The Festa family may be greenhorns when it comes to farming, but they’re learning fast and loving life in the Scenic Rim.
Kate and Sam Festa aren’t sure where their country calling emanated from, all they know is that they heard and felt it loud and clear. “Neither of us is from a farming background,” Kate says. “Growing up, my family went camping in national parks every Easter and that was my country exposure. Prior to meeting me, Sam had camped one time, for one night with his dad and brother!”
A fateful family holiday away from their busy lives running an interior decorating business in Brisbane to a farm stay in Queensland’s picturesque Scenic Rim ignited a relentless tug towards all things rural.
“I was pregnant with my third son and we decided it might be a good idea to find a weekender with lots of space for three boys to run around,” Kate recalls. “We were looking for a property in a location where we potentially had a farming contact who could teach us what to do in regards to all the basics of farming.
‘‘When this property came up and it happened to be in the same street where we had stayed during the farm stay holiday that prompted the whole idea, we knew it was meant to be.”
With two homes on 100 acres (40 hectares), and expansive views of lush valleys and mountains near Darlington, things were serendipitously falling into place. Even a run-down farmhouse taken over by local birdlife couldn’t deter the couple. “The main house was a multicoloured patchwork inside and very dark with a confusing floor plan,” Kate says. ”It only had one bathroom, which was accessed by going outside the house, so it wasn’t functional at all with three little kids who are scared of the dark! The grass was up to our hips and we had swallows living in the house.”

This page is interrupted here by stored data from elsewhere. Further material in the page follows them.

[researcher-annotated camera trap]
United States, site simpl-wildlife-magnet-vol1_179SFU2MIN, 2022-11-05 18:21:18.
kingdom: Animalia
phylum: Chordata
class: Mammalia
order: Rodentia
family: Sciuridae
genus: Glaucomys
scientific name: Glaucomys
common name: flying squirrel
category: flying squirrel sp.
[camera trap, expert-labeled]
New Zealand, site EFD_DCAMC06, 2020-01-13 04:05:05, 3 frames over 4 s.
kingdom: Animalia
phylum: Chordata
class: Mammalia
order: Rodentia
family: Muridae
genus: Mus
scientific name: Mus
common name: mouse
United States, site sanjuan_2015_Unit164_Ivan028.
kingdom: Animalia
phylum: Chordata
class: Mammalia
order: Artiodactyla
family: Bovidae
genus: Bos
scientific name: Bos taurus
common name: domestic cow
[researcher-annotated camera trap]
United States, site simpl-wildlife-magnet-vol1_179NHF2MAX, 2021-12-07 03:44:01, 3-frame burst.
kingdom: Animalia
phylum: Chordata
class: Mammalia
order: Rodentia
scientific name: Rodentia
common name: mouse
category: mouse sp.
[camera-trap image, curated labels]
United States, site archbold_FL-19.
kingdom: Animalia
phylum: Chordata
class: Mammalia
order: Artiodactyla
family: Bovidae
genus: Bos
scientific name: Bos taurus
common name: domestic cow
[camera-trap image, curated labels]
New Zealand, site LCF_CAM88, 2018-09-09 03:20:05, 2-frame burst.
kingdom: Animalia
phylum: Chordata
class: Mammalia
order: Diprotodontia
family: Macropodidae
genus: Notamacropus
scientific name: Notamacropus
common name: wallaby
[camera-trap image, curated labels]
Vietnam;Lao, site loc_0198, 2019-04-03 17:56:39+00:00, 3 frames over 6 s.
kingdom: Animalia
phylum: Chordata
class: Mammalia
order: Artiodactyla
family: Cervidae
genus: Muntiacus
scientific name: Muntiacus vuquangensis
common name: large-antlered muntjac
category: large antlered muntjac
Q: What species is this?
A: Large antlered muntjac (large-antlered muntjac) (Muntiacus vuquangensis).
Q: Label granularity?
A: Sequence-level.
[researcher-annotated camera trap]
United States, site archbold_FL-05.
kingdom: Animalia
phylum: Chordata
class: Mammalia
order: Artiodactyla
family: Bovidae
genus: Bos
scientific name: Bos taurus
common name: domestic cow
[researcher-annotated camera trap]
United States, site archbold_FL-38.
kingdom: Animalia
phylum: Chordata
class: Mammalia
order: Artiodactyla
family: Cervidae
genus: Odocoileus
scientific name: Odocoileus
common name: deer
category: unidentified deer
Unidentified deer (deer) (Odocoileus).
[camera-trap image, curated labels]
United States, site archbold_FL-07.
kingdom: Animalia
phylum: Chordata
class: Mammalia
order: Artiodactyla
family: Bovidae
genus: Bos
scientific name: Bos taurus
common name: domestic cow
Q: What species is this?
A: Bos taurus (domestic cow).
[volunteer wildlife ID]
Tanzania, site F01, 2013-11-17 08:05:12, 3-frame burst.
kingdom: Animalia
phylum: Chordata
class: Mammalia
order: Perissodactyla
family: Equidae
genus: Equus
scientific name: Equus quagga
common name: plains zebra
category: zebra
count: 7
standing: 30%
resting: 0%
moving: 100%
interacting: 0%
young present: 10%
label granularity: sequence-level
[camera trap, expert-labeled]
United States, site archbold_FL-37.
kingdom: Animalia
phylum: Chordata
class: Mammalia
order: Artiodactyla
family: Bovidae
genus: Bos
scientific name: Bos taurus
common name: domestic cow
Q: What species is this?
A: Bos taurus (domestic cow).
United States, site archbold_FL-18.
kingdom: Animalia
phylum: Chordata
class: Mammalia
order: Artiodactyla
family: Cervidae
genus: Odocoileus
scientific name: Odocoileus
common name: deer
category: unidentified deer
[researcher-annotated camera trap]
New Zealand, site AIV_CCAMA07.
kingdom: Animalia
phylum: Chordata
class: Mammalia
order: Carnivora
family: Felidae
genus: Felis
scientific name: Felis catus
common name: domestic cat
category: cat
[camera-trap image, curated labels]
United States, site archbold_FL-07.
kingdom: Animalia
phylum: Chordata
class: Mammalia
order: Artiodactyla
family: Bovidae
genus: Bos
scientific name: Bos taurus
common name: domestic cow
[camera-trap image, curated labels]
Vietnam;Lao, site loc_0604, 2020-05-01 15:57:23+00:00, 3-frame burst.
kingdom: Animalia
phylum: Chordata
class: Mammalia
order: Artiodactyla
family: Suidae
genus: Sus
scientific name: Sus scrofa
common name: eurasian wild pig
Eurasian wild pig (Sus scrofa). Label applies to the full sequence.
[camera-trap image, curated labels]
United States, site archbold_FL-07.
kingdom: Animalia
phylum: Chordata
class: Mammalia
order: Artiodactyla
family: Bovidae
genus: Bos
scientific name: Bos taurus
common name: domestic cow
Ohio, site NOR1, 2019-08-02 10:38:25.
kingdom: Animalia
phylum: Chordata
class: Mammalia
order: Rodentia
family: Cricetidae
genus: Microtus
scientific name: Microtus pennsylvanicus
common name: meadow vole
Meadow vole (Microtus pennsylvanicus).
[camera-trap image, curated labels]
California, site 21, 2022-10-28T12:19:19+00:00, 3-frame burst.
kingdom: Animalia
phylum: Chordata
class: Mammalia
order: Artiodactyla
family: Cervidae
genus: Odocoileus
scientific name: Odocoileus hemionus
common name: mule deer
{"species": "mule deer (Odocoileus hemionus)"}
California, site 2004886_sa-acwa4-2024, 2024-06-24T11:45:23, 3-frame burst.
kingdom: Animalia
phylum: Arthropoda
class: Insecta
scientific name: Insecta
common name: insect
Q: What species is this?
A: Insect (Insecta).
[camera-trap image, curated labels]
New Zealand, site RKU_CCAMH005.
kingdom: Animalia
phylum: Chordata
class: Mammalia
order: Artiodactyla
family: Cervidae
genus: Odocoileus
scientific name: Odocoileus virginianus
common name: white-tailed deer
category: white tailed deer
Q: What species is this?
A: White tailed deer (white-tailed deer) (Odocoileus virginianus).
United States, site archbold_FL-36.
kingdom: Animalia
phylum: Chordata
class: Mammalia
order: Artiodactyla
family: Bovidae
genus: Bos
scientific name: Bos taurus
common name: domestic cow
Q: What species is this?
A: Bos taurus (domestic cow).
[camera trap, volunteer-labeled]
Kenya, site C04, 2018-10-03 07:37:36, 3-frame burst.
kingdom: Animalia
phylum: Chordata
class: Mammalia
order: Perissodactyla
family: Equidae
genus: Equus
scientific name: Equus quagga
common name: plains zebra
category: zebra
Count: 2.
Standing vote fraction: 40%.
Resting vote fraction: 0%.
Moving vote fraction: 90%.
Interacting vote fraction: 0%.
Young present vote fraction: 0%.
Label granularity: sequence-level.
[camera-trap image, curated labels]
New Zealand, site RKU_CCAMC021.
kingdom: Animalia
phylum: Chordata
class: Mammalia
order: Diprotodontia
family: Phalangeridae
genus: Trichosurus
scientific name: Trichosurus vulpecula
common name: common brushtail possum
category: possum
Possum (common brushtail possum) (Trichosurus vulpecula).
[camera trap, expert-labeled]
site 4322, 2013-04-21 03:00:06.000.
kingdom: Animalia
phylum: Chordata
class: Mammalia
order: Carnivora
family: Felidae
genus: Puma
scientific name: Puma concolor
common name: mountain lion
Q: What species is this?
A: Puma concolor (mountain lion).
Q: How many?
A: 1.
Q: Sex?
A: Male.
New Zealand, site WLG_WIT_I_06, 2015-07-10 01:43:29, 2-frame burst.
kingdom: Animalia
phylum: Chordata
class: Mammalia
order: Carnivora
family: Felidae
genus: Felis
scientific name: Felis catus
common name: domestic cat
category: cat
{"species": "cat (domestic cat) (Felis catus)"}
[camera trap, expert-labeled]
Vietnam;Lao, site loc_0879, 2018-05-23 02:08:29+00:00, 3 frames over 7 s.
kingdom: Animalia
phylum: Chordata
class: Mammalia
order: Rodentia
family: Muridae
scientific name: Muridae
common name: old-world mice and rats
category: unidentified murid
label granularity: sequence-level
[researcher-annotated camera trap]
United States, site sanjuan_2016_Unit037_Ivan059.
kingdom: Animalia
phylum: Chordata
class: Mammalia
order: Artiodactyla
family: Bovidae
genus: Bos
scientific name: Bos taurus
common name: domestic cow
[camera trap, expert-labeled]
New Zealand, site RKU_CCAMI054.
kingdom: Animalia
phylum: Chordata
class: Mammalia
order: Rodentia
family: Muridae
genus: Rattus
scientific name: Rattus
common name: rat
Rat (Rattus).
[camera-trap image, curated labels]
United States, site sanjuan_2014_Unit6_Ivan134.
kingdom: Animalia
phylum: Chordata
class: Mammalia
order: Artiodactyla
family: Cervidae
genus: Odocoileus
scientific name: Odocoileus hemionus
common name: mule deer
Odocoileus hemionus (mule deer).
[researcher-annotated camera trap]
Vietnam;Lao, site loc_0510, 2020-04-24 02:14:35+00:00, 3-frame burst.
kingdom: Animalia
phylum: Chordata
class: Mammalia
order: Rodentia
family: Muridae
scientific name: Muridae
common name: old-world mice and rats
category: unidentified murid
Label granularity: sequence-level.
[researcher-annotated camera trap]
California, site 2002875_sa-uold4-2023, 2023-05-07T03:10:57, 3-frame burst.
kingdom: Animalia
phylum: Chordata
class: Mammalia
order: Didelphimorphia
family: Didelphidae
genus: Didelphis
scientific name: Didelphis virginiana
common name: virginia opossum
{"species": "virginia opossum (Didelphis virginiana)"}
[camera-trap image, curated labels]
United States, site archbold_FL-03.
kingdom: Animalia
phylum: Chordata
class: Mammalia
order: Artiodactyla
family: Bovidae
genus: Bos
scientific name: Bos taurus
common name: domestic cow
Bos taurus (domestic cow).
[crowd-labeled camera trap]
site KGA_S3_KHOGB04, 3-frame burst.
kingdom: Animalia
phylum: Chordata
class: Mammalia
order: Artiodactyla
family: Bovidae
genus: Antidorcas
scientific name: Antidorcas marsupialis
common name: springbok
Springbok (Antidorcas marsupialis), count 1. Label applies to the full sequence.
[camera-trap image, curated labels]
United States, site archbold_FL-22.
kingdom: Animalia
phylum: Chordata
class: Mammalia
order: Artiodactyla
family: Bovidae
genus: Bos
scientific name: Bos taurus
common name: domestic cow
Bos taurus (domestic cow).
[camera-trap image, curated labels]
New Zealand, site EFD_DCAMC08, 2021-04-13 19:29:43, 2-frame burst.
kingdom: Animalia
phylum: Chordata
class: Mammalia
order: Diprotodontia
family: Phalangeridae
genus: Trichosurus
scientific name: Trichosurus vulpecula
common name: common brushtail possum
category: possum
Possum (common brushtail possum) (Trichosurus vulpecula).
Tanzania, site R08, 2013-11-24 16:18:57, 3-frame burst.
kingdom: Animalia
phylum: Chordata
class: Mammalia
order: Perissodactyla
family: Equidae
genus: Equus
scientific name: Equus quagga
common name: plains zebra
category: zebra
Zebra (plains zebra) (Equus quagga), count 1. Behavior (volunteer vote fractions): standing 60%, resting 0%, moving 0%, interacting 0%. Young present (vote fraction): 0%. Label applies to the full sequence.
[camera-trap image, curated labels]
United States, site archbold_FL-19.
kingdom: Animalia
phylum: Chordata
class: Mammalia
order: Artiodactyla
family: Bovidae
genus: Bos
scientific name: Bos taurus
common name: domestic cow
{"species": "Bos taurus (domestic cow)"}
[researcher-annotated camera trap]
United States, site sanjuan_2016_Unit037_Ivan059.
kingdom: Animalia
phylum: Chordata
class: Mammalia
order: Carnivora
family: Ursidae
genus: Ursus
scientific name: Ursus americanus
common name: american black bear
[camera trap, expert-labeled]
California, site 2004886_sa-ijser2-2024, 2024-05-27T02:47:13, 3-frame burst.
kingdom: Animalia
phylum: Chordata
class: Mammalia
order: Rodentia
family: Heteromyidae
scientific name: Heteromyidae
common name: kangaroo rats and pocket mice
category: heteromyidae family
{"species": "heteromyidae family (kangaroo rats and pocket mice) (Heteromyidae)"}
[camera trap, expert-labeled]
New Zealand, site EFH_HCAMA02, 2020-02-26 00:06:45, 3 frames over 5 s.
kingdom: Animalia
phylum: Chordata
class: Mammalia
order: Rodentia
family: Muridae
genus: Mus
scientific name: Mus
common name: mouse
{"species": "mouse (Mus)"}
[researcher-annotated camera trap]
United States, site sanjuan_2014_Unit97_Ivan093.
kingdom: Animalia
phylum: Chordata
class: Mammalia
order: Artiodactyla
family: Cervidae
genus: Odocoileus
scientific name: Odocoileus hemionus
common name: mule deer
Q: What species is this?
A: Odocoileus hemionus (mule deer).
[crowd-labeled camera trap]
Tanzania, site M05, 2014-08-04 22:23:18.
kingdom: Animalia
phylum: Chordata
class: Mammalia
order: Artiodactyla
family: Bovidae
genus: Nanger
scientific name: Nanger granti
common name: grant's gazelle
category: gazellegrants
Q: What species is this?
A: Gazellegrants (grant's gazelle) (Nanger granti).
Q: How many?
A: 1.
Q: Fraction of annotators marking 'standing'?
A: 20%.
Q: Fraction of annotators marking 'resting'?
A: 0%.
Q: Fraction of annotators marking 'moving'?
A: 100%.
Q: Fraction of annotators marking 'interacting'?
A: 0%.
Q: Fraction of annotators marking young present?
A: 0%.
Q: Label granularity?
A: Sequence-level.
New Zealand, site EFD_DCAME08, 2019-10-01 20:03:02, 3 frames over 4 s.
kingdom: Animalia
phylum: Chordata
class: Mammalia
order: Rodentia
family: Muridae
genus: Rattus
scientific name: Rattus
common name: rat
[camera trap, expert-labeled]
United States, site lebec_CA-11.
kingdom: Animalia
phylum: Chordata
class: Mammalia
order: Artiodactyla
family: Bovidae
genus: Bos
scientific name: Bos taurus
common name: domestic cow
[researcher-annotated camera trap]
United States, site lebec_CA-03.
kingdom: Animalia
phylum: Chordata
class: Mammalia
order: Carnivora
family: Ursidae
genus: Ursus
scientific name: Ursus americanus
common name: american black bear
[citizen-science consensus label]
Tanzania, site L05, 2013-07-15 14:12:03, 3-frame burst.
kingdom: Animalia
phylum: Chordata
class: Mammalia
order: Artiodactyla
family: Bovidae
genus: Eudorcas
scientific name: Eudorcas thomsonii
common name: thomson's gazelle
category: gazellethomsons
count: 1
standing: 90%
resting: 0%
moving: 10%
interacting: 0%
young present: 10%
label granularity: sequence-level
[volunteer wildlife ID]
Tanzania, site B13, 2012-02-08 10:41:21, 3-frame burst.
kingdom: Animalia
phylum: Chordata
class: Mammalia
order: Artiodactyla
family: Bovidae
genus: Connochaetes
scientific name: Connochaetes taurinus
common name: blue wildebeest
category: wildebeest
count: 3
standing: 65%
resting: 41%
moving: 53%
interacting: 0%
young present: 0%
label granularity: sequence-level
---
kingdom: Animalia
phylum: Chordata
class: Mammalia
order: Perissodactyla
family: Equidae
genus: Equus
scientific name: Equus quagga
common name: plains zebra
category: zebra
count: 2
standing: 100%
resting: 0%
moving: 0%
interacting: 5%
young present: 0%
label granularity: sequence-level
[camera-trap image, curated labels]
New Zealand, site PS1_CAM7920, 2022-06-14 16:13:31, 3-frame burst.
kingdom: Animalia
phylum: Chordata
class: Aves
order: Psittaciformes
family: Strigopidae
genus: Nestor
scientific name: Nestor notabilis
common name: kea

Over the course of a year, Kate and Sam put their interior decorating skills to the test to transform the rickety old main house into a beautiful sanctuary hidden away from the busy world beyond. There’s a luxe farmhouse feel throughout with intricate harlequin wallpapers and a showstopping copper bath in the main bathroom. “I wanted something that was traditional to be in keeping with the age of the home (built in the 1800s), without being your typical claw-footed bath,” Kate says. “I was hunting for a statement piece and had the idea of a copper bath but I had no idea where to find one or even if they existed. After some research, I found a supplier in Texas, USA, and had it shipped over.”
At the same time, the couple was familiarising themselves with the realities of farm life. “We both love learning about new things and Sam, in particular, is very good at taking on a new hobby and researching and learning everything there is to know about it,” Kate says. “In just 12 short months, we have learnt a lot with the help of Google and YouTube. Sam can now pull apart his Toro ride-on to fix the fan belt and sharpen its blades. He loves using a chainsaw and has learnt the physics of cutting down a tree safely. I have become skilled at splitting wood and building electric fences and pig shelters.”
The innate generosity of those who live on the land surrounding the farm has also been instrumental in helping them settle in. “Our new farmer friends are so willing to share their knowledge and their extremely valuable time to assist us in a very hands-on way,” Kate says. “Sometimes the payment is lunch and the promise of a piglet.”
Their menagerie has grown to include chickens, ducklings, a pair of sheep, pigs and two horses. “We also have an olive grove of 250 trees, which we recently finished pruning,” Kate adds. “So, hopefully, we will at some point have some olives.”
Sons Rocco, Raphael and Theodore relish their weekends at the farm, where time seems to stand still and life is reminiscent of days gone by. “They can run around and be free to get down and dirty and they’re learning about nature and the cycle of life,” Kate says. “We do everything together as a family here, whether it’s feeding the animals, building a vegetable patch or bush walking our three mountain ridges.”
Drives north back along the highway to the city at the end of a blissful weekend are always tinged with a little sadness, but full of excited chatter about plans for the future. “We’re keen to start breeding our heritage pigs and see where that goes,” Kate says. “And we may look at holiday letting the old dairy shed once we’ve renovated. It will have an outdoor kitchen, ‘help yourself’ herb and vegie garden and a bonfire pit.”
Three children, two homes, a business and a farm … Kate and Sam manage quite the juggle, but they wouldn’t want it any other way and their new happy place has awakened a country kinship that’s changed their lives. “It is paradise,” Kate says. “My favourite time is at the end of the day at happy hour when the sun is going down, the mountains are pink and purple, the birds are still out and it just feels calm. It’s a truly grounding place where it brings life back into perspective, that the things to worry about are what to eat, how to look after the animals and the property, and the weather. Everything else pales in importance.” Spoken like a true woman of the land.